Tools / Hex Viewer
Hex Viewer
Paste text or a hex string and see it formatted as a xxd-style hex dump with byte offset, hex columns, and an ASCII sidebar. Printable characters are highlighted in the ASCII column; null bytes and control characters appear as dots.
How to read a hex dump
A hex dump displays raw bytes in three columns. The leftmost column is the byte offset from the start of the data, shown in hexadecimal. The middle section shows 16 hex bytes per row, each as a two-digit hex value. The rightmost column is the ASCII representation: printable characters appear as their literal character; all other bytes appear as a dot (.).
Reading a hex dump lets you find magic bytes (file signatures) at the start of a file, locate embedded strings, spot patterns in binary data, and understand the raw structure of network packets, file formats, or encoded payloads. In CTF forensics this is often the first step when you receive a file whose type is unclear.
On the command line the equivalent tools are xxd, hexdump -C, and od -A x -t x1z. The viewer here matches the hexdump -C layout that most CTF writeups reference.
Common file signatures you will see at offset 0x00000000: PNG files start with 89 50 4e 47 0d 0a 1a 0a (the bytes spell .PNG....); ZIP files start with 50 4b 03 04 (PK..); ELF binaries start with 7f 45 4c 46 (.ELF). Identifying the file type from its magic bytes is often the first move in a forensics challenge.

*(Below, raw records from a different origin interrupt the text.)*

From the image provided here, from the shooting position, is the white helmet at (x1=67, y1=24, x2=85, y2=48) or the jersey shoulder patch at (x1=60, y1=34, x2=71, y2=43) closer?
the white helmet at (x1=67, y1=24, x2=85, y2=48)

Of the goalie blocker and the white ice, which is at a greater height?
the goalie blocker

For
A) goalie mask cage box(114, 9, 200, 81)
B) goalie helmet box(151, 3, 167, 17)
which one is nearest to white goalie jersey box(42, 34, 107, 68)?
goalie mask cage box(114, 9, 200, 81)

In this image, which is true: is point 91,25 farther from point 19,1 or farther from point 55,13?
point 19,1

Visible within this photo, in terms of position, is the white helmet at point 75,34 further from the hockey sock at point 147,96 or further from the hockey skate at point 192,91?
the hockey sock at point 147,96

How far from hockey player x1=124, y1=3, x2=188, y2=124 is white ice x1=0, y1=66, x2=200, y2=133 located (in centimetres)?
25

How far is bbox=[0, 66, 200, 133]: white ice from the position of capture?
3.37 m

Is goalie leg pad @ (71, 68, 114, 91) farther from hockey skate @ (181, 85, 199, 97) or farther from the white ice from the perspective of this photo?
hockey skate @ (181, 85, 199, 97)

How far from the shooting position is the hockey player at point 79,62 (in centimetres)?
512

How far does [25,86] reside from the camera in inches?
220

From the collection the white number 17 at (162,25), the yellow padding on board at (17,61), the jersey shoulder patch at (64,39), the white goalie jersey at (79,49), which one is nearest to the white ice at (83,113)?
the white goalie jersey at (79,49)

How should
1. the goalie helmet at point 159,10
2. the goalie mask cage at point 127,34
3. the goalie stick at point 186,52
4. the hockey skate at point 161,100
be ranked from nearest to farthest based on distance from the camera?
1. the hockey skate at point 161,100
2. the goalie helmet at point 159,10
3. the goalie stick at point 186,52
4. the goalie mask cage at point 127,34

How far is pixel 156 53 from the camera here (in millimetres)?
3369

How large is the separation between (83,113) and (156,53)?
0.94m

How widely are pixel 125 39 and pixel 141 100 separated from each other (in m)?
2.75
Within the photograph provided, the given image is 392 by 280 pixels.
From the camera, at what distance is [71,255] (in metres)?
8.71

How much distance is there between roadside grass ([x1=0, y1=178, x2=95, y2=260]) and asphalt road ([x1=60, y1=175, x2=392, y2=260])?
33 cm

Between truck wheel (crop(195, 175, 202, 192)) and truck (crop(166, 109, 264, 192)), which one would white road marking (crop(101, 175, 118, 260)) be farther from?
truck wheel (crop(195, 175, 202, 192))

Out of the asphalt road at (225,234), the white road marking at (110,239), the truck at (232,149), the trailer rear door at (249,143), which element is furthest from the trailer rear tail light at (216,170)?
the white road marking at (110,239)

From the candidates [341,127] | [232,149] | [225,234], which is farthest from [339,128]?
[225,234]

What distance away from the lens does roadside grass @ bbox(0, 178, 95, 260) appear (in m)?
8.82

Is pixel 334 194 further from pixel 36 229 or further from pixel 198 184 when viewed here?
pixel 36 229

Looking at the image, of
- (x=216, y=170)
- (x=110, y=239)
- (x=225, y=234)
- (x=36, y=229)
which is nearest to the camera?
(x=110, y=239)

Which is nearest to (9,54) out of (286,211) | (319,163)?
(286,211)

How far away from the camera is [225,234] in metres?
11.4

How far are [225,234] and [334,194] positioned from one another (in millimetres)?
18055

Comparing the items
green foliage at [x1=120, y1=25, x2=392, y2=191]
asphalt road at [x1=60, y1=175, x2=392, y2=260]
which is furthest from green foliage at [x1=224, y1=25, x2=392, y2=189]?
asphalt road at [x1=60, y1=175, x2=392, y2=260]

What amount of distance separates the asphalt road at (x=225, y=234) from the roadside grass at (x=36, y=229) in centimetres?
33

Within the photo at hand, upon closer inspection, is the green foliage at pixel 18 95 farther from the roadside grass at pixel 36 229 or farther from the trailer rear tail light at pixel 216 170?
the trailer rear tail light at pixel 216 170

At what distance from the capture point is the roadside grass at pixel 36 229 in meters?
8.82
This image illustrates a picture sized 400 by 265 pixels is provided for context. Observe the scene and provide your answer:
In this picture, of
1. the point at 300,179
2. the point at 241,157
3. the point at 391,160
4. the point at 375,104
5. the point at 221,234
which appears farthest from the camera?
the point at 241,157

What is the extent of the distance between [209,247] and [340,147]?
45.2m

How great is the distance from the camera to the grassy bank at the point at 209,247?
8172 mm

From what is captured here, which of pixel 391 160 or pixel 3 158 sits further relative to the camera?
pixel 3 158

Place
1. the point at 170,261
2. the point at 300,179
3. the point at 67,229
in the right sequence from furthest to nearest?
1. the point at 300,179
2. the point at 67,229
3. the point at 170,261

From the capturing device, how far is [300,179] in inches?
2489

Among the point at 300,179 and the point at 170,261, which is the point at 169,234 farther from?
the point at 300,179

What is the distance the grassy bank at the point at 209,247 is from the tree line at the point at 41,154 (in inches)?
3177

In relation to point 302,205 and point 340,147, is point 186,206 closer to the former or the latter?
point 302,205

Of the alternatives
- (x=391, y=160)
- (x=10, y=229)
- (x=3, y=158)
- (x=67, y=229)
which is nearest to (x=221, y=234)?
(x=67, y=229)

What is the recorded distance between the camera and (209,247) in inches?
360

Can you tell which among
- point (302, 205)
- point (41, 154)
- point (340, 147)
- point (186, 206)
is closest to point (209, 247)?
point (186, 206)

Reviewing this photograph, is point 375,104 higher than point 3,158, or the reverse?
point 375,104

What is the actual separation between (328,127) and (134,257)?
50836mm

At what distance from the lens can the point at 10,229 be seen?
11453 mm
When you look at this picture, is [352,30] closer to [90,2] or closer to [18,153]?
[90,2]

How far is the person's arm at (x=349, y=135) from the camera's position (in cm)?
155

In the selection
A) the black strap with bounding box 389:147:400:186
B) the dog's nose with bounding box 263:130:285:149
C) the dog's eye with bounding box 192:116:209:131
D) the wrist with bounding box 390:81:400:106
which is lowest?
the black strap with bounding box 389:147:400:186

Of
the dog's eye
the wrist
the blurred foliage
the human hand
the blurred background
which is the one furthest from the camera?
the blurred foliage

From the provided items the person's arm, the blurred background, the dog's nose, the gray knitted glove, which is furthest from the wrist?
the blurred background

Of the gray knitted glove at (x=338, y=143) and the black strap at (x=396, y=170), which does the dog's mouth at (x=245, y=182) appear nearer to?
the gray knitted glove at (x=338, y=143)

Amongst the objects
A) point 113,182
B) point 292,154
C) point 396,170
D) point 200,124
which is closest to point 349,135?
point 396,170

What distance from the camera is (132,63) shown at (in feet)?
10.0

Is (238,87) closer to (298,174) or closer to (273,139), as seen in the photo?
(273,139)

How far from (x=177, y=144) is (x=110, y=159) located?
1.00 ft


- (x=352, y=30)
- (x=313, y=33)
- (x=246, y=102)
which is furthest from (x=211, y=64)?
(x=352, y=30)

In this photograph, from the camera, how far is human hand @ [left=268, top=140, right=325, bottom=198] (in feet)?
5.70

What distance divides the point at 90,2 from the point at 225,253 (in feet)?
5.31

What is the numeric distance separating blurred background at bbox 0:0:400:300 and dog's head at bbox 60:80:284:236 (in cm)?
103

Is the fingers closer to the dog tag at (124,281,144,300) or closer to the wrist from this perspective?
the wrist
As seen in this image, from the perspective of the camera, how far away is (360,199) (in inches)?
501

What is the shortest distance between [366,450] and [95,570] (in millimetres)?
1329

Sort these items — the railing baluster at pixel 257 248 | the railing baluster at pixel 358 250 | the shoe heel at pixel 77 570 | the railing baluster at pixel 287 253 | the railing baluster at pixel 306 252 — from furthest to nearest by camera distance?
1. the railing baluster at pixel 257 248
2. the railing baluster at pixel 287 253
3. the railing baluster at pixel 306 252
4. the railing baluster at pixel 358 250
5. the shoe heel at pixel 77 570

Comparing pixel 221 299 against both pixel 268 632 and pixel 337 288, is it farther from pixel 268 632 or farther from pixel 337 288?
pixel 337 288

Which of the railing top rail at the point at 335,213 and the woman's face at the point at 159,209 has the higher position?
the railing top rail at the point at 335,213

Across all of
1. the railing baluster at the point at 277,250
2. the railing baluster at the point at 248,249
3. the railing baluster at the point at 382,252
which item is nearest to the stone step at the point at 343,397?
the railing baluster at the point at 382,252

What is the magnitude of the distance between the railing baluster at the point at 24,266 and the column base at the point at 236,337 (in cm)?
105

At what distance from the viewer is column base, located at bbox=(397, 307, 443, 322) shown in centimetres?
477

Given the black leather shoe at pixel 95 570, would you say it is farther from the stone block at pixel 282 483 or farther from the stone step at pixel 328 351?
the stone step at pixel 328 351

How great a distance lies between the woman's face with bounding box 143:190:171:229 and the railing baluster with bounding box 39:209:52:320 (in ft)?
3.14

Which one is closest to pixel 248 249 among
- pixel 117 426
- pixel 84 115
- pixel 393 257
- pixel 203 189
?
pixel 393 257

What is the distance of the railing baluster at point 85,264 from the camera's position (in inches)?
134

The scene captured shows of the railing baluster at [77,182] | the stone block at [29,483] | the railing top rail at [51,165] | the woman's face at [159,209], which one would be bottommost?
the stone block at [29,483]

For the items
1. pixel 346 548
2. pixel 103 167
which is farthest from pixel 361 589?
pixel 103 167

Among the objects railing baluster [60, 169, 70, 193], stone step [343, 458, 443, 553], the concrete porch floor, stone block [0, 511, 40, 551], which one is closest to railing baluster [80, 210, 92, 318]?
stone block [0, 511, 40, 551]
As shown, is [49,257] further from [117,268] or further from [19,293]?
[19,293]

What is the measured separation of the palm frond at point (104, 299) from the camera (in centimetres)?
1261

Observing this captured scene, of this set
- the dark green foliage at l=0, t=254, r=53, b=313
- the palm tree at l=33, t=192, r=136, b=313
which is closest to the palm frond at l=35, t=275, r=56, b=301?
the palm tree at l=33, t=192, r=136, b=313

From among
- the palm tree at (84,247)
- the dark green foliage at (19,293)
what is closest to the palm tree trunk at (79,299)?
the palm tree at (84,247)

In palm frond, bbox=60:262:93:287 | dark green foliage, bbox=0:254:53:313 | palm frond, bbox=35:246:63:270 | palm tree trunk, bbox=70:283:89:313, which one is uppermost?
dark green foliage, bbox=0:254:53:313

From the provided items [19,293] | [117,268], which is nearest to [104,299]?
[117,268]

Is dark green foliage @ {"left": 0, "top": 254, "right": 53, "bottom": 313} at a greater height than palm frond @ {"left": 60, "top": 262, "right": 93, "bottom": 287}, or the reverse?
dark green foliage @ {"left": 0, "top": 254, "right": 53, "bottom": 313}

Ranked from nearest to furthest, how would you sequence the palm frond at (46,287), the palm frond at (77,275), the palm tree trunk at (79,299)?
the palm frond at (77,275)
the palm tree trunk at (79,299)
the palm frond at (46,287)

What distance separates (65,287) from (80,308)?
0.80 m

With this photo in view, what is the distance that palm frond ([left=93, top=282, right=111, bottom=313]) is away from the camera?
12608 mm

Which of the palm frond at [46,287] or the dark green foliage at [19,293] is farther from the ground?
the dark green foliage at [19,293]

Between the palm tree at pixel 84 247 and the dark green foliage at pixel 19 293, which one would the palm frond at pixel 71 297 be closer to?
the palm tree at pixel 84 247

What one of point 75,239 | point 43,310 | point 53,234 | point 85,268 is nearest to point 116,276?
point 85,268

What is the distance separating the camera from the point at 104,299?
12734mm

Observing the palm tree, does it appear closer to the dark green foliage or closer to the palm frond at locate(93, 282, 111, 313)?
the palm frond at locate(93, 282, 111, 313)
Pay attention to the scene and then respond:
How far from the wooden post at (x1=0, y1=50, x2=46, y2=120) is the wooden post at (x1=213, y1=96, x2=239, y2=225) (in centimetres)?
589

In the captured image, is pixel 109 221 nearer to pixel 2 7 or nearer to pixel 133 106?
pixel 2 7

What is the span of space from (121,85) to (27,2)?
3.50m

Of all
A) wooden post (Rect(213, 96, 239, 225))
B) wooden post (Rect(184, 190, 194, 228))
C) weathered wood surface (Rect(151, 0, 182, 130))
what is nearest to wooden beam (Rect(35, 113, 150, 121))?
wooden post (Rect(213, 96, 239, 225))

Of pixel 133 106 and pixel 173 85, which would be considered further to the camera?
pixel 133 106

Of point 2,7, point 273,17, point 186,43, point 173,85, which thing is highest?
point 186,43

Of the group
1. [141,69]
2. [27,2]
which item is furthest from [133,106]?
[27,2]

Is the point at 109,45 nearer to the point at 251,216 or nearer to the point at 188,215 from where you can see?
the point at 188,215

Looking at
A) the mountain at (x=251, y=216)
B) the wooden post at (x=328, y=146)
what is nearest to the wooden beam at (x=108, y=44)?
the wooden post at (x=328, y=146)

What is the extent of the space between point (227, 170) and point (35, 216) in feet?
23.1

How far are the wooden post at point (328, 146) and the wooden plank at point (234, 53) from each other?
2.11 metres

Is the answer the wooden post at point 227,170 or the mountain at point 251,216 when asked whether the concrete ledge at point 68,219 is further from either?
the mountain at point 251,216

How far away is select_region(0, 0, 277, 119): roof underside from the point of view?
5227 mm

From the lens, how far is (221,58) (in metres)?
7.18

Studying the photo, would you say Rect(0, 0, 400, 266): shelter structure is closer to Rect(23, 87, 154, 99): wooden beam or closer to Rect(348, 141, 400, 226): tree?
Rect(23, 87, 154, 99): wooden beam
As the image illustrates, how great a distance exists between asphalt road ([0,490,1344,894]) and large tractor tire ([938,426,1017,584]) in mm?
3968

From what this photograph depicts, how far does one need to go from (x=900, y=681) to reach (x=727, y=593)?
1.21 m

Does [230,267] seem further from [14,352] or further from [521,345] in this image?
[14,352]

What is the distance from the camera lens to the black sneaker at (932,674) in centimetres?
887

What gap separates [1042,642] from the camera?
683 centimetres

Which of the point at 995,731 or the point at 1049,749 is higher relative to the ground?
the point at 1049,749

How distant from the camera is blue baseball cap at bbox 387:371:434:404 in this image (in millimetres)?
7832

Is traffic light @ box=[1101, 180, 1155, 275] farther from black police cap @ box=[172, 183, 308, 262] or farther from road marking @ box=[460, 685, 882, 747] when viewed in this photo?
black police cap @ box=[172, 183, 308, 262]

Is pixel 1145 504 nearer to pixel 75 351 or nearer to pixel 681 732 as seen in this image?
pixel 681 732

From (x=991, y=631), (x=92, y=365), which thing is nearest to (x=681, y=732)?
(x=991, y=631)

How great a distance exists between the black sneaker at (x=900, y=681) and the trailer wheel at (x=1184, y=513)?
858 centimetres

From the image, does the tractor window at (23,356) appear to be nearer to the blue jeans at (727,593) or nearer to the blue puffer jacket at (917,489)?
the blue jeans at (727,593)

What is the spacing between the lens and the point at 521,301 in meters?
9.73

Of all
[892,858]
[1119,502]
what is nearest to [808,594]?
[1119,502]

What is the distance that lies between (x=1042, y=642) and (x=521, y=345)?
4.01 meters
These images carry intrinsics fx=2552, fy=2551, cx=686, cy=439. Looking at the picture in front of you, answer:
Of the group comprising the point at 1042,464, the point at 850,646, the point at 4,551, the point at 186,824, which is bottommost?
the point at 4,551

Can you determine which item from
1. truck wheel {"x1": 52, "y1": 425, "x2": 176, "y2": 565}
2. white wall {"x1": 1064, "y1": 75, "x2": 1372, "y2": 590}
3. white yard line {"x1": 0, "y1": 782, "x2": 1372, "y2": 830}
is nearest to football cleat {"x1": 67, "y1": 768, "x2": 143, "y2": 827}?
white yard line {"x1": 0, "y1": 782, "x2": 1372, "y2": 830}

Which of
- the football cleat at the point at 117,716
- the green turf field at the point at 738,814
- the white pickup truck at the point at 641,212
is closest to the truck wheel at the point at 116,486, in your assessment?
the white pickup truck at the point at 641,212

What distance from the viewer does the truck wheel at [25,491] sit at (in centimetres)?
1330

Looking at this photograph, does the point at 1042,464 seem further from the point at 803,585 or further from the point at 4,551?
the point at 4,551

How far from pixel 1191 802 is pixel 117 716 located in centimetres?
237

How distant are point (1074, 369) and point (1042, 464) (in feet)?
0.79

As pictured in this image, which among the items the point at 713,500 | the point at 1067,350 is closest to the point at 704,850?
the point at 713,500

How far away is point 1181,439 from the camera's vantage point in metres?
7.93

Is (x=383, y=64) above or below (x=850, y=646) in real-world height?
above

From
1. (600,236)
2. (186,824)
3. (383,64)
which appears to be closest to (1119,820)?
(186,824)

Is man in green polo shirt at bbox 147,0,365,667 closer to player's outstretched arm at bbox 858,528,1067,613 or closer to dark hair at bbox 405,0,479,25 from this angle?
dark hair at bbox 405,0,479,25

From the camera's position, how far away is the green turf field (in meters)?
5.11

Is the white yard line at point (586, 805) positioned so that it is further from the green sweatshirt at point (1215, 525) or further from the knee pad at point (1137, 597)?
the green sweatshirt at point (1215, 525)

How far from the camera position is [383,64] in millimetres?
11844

When a challenge gives you a hex string (e.g. from a xxd dump or a Python bytes.hex() call), switch to Hex input mode and paste it directly. The tool accepts space-separated pairs, continuous strings, and any mix of upper and lower case.
For deeper analysis, use the Checksum Calculator to verify file integrity, the Number Base Converter to interpret individual byte values, or the XOR Cipher to decrypt single-byte-XOR-obfuscated data.